Frei sind sie jetzt, doch in ihren Gesichtern ist etwas anderes zu lesen. Niemand von uns ist frei. Als Nation sind wir eingesperrt. Eingesperrt sind die, die ein Gewissen haben. Eingesperrt von der Angst jener, die so eifrig jede Stimme unterdrücken, die nicht ihre eigene ist. Sie tun das gegen die Kraft der Natur, gegen den Lauf der Zeit, sich zehntausenden Jahren menschlichen Fortschritts widersetzend.

Sieben freigelassen, doch was ist mit den anderen? Die zahllosen Seelen, die nicht in einem Rausch davon schreiben können, die Zurückgelassenen. Wie der, der gar nicht für Cumhuriyet arbeitet und aus irgendeinem lächerlichen Grund Teil des Prozesses wurde. Was ist mit den prokurdischen Abgeordneten, was mit den anderen angeblichen Terroristenfreunden und Putschisten, was ist mit den Geiseln: Deniz Yücel, Meşale Tolu, Peter Steudtner… Wie lange ich feiern könnte.

Zufrieden damit zu sein, dass es zumindest einen Rest Gerechtigkeit in diesem Land gibt. Um sich plötzlich zu erinnern, dass dieser Akt der Gnade kein Sieg ist. In einem Land, das nicht mit Bürgerrechten, sondern im Ausnahmezustand regiert wird. Wo Angeklagte keine Menschen, sondern Objekte der Propaganda sind. Ein Rest Gerechtigkeit: Als ob Ankläger und Richter sich in einem lichten Moment entschieden hätten, das Joch des Regimes und seines ganzen Irrsinns abzulegen. Als ob es überhaupt je eine echte Grundlage gegeben hätte, jene zu anzuklagen, die die Wahrheit im Munde führen.

Einsperren und freilassen. Was ist mit Murat Sabucu and Akın Atalay, die den jungen Kollegen bei Cumhuriyet Halt und Unterstützung gaben und sich im Angesicht all der Drohungen noch tiefer in ihre Arbeit gruben? Was ist mit Ahmet Şık, der zurück in seine Zelle in Silivri geschickt wurde?
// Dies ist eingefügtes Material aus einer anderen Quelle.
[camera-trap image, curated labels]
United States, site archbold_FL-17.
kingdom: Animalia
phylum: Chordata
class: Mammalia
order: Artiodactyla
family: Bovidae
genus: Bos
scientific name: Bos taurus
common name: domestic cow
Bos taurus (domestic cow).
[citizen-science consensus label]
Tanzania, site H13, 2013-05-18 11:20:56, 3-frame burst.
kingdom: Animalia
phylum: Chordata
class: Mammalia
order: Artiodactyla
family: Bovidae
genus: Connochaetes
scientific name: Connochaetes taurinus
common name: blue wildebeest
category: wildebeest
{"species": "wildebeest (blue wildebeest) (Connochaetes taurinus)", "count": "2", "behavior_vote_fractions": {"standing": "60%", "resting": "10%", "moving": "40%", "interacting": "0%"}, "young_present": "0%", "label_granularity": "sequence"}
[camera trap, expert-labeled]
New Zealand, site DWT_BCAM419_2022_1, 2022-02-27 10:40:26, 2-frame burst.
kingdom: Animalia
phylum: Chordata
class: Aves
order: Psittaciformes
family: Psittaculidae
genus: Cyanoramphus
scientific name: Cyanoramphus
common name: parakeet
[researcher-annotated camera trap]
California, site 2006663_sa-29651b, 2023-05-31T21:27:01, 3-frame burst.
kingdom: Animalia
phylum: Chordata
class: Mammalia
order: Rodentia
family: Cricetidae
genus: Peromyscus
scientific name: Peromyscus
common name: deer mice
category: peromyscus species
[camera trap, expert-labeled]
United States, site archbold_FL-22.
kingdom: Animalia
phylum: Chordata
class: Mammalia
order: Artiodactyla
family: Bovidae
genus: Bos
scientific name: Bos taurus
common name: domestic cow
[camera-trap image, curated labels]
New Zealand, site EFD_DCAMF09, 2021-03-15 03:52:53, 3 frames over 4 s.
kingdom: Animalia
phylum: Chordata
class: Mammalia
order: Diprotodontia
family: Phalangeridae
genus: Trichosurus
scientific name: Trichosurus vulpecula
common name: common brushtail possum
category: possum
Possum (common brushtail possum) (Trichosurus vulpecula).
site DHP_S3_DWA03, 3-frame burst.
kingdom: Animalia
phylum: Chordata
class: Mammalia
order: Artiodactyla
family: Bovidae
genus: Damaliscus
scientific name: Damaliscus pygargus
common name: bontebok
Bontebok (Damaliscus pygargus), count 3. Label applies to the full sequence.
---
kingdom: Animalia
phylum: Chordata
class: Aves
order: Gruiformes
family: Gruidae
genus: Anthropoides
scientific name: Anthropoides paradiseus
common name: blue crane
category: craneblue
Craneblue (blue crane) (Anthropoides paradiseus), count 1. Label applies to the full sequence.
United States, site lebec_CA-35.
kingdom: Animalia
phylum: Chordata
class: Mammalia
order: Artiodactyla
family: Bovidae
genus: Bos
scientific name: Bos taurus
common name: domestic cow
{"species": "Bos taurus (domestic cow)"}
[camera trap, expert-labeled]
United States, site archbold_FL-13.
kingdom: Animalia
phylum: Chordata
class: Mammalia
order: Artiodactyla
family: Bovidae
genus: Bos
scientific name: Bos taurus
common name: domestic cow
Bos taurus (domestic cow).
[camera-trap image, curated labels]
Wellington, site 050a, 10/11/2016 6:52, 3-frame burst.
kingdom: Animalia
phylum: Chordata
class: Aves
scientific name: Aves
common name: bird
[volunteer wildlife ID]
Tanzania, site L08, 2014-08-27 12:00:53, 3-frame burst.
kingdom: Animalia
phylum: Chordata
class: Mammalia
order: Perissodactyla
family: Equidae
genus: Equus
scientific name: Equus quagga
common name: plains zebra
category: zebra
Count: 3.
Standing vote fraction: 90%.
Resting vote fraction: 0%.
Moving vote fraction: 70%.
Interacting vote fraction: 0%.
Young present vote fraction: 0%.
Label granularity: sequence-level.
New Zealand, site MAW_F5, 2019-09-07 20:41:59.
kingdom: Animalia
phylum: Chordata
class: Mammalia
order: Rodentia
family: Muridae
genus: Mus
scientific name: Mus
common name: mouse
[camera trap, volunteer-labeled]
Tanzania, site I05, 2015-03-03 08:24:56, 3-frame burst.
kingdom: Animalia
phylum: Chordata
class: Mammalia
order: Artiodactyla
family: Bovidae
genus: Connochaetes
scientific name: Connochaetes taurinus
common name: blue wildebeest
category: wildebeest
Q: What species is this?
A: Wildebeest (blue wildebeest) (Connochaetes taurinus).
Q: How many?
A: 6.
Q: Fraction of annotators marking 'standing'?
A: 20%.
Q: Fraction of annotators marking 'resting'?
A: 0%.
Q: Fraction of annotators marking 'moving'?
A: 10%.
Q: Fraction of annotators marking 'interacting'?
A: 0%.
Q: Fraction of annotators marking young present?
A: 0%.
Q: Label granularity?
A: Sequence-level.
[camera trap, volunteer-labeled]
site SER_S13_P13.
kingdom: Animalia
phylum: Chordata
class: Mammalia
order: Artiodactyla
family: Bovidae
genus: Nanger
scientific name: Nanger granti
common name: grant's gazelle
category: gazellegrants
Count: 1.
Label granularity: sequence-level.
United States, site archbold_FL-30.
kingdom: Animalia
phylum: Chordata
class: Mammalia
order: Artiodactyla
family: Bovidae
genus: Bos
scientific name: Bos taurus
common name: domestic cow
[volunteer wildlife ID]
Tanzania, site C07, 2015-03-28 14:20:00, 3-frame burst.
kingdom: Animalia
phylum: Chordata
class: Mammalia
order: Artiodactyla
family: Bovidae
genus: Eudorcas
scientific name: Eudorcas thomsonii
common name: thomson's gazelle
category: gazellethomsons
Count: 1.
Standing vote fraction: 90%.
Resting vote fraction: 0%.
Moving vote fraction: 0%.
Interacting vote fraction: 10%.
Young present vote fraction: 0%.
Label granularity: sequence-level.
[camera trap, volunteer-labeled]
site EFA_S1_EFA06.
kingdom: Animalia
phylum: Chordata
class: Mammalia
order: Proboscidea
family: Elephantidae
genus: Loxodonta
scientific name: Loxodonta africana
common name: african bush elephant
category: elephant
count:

Was er zu seiner Verteidigung vor Gericht vortrug, wird in nicht allzu ferner Zukunft Beweismaterial im Prozess gegen das AKP-Regime sein. Was ist mit ihnen? Ich sehe sie vor meinem inneren Auge: Frei, wie sie durch die Räume des verblassenden Cumhuriyet-Gebäudes gehen, wo zu arbeiten ich einst die Ehre hatte.

Frag einen frei denkenden Türken, der dir gegenübersitzen mag, wie es ihm geht. Das ständige Gefühl an der Klippe zu stehen, als würden wir warten, darüber gestoßen zu werden. Doch fallen werden wir nicht. Der Kampf geht weiter, auch ohne die anderen. Wie soll man ruhen um vier in der Nacht, wissend, dass der nahe Morgen nur die neueste Tragödie bringt?

Gewiss, der Fisch stinkt vom Kopf her. Nicht zu vergessen sind die Tausenden Richter und Staatsanwälte, die selber in Angst leben, unter Druck und hilflos. Wie all die anderen, die als untätige Zeugen des Wahnsinns dabeistehen. Jeden Tag schmieren sie die zerstörerische Maschine. Eine endlose Kette gehorsamer, hoffnungsloser, von Grund auf schuldbeladener Jammerlappen, die Menschen Zeit aus ihren Leben stehlen. Verfolgen wird sie das, was sie hervorzubringen halfen, wenn es schon lang vergangen ist. Denn die Geschichte, die bewegt sich nur in eine Richtung.